Maurus Blumenthal, Direktor des Bündner Gewerbeverbands, berichtet im Blog über seine Kindheitserinnerungen an den Backtag in der Surserlva.

Die besten Capuns macht die eigene Mutter – sagen die Bündner. Bei mir backt meine Mutter auch das beste Brot. Geschmack, Geruch und Konsistenz der mit Dinkel-Mehl ergänzten Prättigauer-Mehlmischung sind einfach perfekt. Heute backt sie das Brot im elektrischen Ofen. In meiner Kindheit war dies anders. In der Gemeinde Ruschein in der Surselva, wo ich aufgewachsen bin, hatte die Gemeinde in den 1980er Jahren einen Gemeinschaftsholzbrotofen errichten lassen.

Der Lärm der Tischmühle

Der Ofen musste am Vortag ein erstes Mal mit Holz eingefeuert werden. Am Backtag selber wurde nochmals eingefeuert, um die nötige Temperatur zu erreichen. Daher haben die Backfrauen untereinander geschaut, dass mehrere Parteien am gleichen oder darauffolgenden Tag den Holzofen verwendet haben. Als Kind musste ich zuerst den 10-Kilo-Teig von Hand kneten. Die Teige – meistens drei bis vier Sorten – gingen schön auf. An den Abenden davor mussten wir jeweils noch den Lärm der elektrischen Tischmühle erdulden. Das Mehl hat meine Mutter selber gemahlen – das Rattern habe ich jetzt noch in den Ohren.
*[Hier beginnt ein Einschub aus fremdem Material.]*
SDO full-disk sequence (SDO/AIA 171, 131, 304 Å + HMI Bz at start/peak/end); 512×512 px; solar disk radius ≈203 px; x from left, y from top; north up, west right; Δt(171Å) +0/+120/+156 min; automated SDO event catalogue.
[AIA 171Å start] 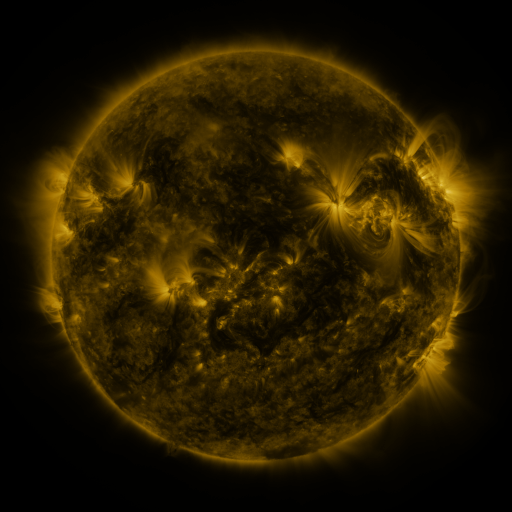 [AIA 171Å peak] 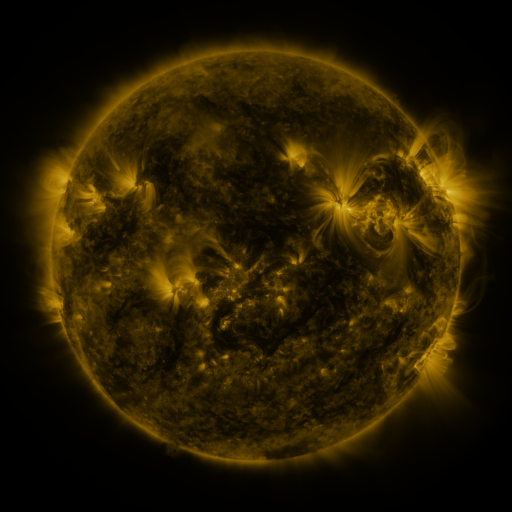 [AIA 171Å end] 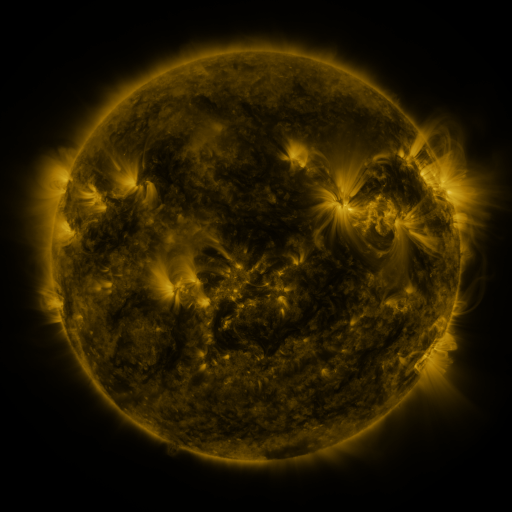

Der riesige Bauch des Ofens

Der Backtag war fein säuberlich durchgetaktet. Im Gebäude mit dem Holzofen wurden die Brotlaibe gerichtet. Das Klopfen des Teiges hat als Kind besonders Spass gemacht. Die Laibe haben wir dann auf den Backbrettern nochmals zugedeckt und gehen lassen. Danach: Kohle raus mit dem Schaber, mit dem «Schlavun» den Ofenboden nass gereinigt, die Brote schnell mit der Brotschaufel in den Ofen gelegt, damit nicht zu viel Wärme entflieht, schnell die Ofentür zu. Für uns Kinder war der Bauch des Ofens riesig. So viele Brote hat er verschlungen und wieder ausgegeben.

«Hartes Brot ist nicht hart – kein Brot ist hart.»

Die Hälfte war bereits weg

Nun war die wohlverdiente Pause angesagt. Langsam kamen die feinen Düfte aus dem Ofen in die Nase. Beim zweiten Backgang waren dann Zöpfe, «Pettas Lavantadas» und Kuchen im Ofen. Meistens gelang das Brothandwerk sehr gut. Ab und zu gingen die Brote aber nicht auf oder der Ofen war zu heiss. Die frischgebackenen Brote haben wir dann mit dem Handkarren nach Hause gezogen. Meine Mutter hat immer links und rechts der Strasse die Brote verschenkt, so dass meist die Hälfte bereits weg war, als wir zuhause ankamen. Die Morgen danach genossen wir die frischen Brote, bis diese mit jedem Tag härter wurden. Meine Mutter sagte dann immer «Hartes Brot ist nicht hart – kein Brot ist hart.»

Maurus Blumenthal ist Direktor des Bünder Gewerbeverbands und war als Geschäftsleiter des Dachverbands Schweizer Jugendparlamente im Bäckerhaus, dem Sitz des Schweizerischen Bäcker-Confiseurmeister-Verbands in Bern, tätig.